(Extracted records)
↓↓↓
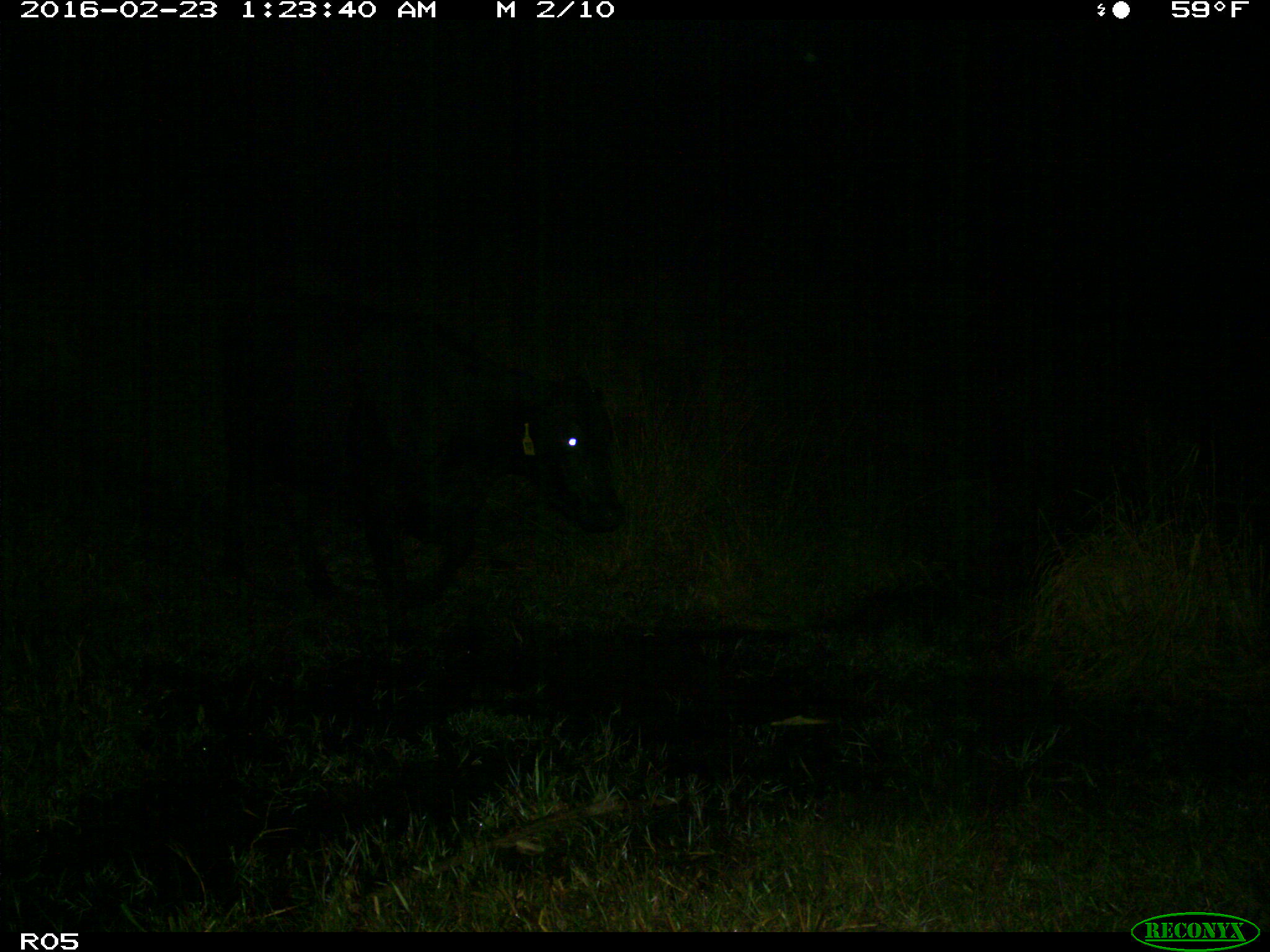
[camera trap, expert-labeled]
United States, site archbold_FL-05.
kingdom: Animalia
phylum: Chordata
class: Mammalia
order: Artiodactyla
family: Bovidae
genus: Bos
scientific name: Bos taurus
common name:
↑↑↑
* [Required action] An exact copy of every entry above is required, without the pictures.

* [Written reply]
[camera trap, expert-labeled]
United States, site archbold_FL-05.
kingdom: Animalia
phylum: Chordata
class: Mammalia
order: Artiodactyla
family: Bovidae
genus: Bos
scientific name: Bos taurus
common name:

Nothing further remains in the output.